__The records__
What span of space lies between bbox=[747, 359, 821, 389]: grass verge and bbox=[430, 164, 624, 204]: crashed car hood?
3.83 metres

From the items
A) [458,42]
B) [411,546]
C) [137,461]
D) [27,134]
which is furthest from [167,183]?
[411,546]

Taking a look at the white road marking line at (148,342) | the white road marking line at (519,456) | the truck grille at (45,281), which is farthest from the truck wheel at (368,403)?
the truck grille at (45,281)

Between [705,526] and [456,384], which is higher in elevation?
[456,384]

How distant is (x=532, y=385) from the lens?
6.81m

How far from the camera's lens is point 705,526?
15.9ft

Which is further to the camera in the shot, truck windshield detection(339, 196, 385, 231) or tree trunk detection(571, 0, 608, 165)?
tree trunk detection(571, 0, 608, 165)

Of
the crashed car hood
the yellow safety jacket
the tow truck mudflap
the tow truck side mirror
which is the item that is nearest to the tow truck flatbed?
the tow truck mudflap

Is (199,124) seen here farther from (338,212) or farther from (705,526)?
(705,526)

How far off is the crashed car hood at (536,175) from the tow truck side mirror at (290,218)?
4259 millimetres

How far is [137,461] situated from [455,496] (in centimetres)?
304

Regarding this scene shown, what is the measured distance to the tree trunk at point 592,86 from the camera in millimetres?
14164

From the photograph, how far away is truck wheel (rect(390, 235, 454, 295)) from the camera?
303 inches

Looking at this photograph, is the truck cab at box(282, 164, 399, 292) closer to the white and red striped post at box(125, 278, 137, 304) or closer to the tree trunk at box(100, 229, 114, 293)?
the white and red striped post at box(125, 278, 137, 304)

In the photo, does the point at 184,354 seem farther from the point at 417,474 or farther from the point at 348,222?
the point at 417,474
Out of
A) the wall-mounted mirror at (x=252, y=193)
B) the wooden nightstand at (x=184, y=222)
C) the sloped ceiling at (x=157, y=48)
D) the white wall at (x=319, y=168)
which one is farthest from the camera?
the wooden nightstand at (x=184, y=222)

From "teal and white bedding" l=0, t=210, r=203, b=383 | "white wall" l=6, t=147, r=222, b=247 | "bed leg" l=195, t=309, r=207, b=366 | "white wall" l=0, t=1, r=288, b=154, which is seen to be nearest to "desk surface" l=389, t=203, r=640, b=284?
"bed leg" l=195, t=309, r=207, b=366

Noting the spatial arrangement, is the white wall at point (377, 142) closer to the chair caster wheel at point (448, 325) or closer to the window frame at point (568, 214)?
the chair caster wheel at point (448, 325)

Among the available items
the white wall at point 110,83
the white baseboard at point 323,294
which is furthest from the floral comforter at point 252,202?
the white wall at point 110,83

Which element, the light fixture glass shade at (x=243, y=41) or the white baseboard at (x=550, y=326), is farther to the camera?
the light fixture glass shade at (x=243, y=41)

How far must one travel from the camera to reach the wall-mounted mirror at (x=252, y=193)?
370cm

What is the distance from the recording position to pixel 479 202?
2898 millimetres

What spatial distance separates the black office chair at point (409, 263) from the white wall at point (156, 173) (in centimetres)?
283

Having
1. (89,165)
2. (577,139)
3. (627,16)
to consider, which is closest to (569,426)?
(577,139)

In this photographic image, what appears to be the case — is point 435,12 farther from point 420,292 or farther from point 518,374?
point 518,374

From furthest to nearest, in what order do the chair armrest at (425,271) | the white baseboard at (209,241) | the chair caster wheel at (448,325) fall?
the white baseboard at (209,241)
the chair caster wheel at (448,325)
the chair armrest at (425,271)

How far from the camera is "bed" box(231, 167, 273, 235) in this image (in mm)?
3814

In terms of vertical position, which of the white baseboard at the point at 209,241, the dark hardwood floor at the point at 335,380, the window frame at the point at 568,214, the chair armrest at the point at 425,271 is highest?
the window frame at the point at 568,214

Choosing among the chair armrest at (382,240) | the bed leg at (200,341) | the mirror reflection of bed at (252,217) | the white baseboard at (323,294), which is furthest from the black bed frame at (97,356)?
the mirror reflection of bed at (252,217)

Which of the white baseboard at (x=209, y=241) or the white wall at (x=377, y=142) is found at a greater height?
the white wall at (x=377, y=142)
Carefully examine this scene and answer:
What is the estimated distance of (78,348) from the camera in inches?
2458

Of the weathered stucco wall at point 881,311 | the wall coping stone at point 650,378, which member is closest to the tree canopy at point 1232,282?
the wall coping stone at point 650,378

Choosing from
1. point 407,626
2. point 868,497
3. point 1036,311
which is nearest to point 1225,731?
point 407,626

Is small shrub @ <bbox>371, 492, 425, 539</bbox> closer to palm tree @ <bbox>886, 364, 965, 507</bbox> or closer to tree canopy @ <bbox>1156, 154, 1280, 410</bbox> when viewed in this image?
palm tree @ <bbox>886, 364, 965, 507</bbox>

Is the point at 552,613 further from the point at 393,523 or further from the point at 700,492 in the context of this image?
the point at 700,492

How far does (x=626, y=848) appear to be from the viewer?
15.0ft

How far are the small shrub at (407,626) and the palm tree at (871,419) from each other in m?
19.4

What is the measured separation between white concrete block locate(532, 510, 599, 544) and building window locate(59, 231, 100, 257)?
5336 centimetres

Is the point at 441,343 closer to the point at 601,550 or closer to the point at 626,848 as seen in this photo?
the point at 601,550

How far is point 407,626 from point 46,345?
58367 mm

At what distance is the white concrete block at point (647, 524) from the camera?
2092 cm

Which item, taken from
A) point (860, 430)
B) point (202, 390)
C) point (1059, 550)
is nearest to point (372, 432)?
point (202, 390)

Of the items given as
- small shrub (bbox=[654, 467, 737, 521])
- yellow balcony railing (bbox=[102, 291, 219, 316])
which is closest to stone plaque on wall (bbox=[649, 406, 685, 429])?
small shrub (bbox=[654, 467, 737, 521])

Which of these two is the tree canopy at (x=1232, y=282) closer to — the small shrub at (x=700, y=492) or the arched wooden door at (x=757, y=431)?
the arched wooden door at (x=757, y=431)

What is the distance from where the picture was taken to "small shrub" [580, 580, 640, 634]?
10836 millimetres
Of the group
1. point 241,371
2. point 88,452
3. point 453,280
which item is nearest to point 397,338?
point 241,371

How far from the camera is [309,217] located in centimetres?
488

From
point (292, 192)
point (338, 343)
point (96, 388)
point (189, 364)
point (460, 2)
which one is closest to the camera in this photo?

__Work to complete__
Copy out, word for word, everything from the line containing "What is the distance from where" down to the end of the data above.

__Answer in full__
What is the distance from where the picture was taken to "small shrub" [580, 580, 640, 634]?
10836 millimetres
Of the group
1. point 241,371
2. point 88,452
3. point 453,280
which item is nearest to point 397,338?
point 241,371

How far from the camera is [309,217] located in centimetres?
488

From
point (292, 192)
point (338, 343)
point (96, 388)
point (189, 364)
point (460, 2)
which one is closest to the camera in this photo?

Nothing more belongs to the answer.